(EXERCISE PASSAGE Opens)

Global Fund gets tough on corruption
‘The appointment of this panel is part of the Global Fund commitment to ensuring our financial controls are the most robust possible, and that donor investments go directly to fighting AIDS, malaria and tuberculosis,’ said Michel Kazatchkine, Executive Director of the Global Fund.
‘Sound financial controls and anti-corruption protections are essential elements in our continued ability to save millions of lives, and to facilitating social and economic development in the more than 140 countries we support.’
The announcement follows reports that the U$21.7 billion development fund sees as much as two-thirds of some grants eaten up by corruption.
According to media reports quoting Global Fund investigators much of the money is accounted for with forged documents or improper bookkeeping, indicating it was pocketed.
Donated prescription drugs wind up being sold on the black market.
The fund’s newly reinforced inspector general’s office, which uncovered the corruption, can’t give an overall accounting because it has examined only a tiny fraction of the U$10 billion that the fund has spent since its creation in 2002.
A full 67 percent of money spent on an anti-AIDS program in Mauritania was misspent, the investigators told the fund’s board of directors. So did 36 percent of the money spent on a program in Mali to fight tuberculosis and malaria, and 30 percent of grants to Djibouti.
In Zambia, where U$3.5 million in spending was undocumented and one accountant pilfered U$104,130, the fund decided the nation’s health ministry simply couldn’t manage the grants and put the United Nations in charge of them. The fund is trying to recover U$7 million in “unsupported and ineligible costs” from the ministry.

(EXERCISE PASSAGE Closes)

* **EXERCISE INSTRUCTIONS**:
1. In the article on the Global Fund and corruption, what share of the money spent on an anti-AIDS program in Mauritania was misspent?
2. Write the next few sentences of the article on the Global Fund and corruption, picking up right after its final sentence.

(PROVIDED DATA Opens)

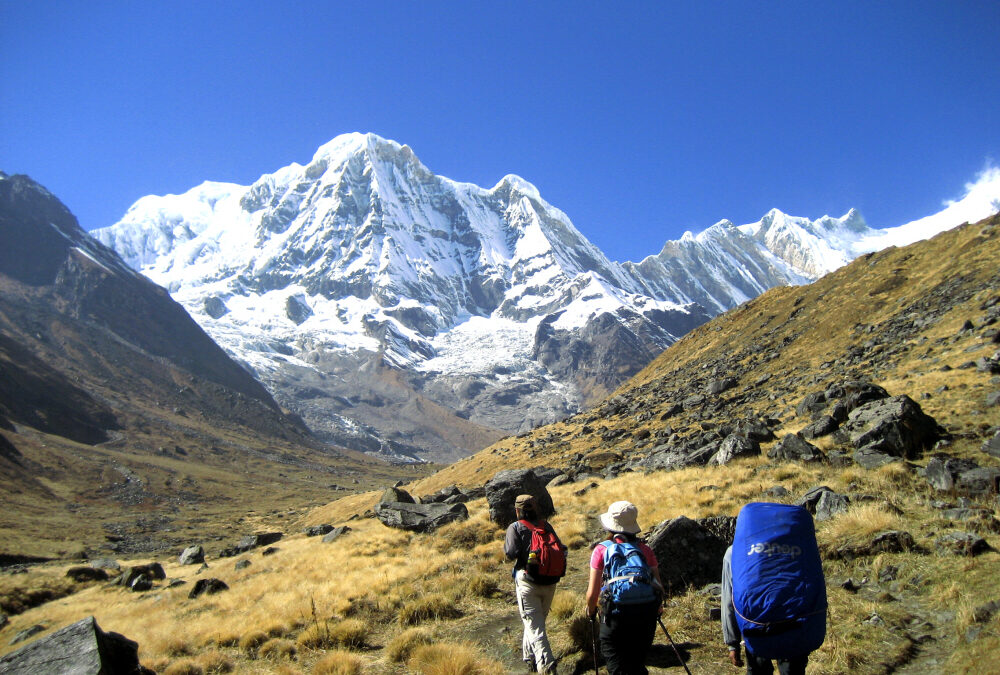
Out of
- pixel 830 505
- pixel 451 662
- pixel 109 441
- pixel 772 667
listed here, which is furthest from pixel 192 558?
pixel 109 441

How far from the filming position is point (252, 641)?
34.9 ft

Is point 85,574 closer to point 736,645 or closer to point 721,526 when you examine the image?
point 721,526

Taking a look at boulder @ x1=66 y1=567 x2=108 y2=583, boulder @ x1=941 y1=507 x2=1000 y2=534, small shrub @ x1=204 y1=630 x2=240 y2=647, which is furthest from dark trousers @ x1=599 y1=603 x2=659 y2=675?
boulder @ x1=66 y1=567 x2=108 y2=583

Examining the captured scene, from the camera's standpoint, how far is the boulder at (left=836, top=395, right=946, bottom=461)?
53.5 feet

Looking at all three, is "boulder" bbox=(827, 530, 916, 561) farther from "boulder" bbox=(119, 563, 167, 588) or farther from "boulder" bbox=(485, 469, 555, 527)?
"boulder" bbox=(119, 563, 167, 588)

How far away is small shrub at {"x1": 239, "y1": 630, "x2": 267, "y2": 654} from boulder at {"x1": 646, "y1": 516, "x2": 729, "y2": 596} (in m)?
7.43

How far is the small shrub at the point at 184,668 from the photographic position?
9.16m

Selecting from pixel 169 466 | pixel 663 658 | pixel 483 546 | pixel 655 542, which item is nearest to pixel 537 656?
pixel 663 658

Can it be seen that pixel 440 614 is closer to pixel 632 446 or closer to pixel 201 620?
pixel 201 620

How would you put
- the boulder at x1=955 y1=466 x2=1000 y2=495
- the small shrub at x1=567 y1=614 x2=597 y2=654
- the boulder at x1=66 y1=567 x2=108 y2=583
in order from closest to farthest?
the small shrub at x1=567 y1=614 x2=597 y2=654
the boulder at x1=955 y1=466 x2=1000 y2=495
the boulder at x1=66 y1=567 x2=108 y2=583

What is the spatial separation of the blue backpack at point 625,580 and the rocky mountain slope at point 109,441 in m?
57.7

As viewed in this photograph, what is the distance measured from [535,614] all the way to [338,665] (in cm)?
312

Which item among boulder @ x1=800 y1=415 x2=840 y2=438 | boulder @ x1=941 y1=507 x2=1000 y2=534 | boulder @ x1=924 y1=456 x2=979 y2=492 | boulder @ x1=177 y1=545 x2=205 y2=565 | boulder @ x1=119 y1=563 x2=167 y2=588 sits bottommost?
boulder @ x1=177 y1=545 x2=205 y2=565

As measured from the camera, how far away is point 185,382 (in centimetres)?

(PROVIDED DATA Closes)

* **ANSWER SET**:
1. 67 percent

2.
The two co-chairs will select a small group of eminent persons and experts to join the panel. Over the next several months, the panel will assess the Global Fund’s current practices in financial oversight and implementation. The panel will also make recommendations where necessary to help strengthen the Global Fund’s fiscal controls and anti-corruption protections. This review is part of a broader set of measures that continue to be implemented to strengthen the Global Fund’s financial safeguards.
The independent review panel will report to the Board of the Global Fund. The panel’s findings will be made public.
Leavitt served under President George W. Bush as Secretary of Health and Human Services from 2005 to 2009.
Mogae was President of Botswana from 1998 to 2008. He won the 2008 Ibrahim Prize for Achievement in African leadership in recognition of his record of good governance as President.
* The Global Fund is a global public/private partnership dedicated to attracting and disbursing additional resources to prevent and treat HIV and AIDS, tuberculosis and malaria. This partnership between governments, civil society, the private sector and affected communities represents a new approach to international health financing. The Global Fund works in close collaboration with other bilateral and multilateral organisations to supplement existing efforts dealing with the three diseases.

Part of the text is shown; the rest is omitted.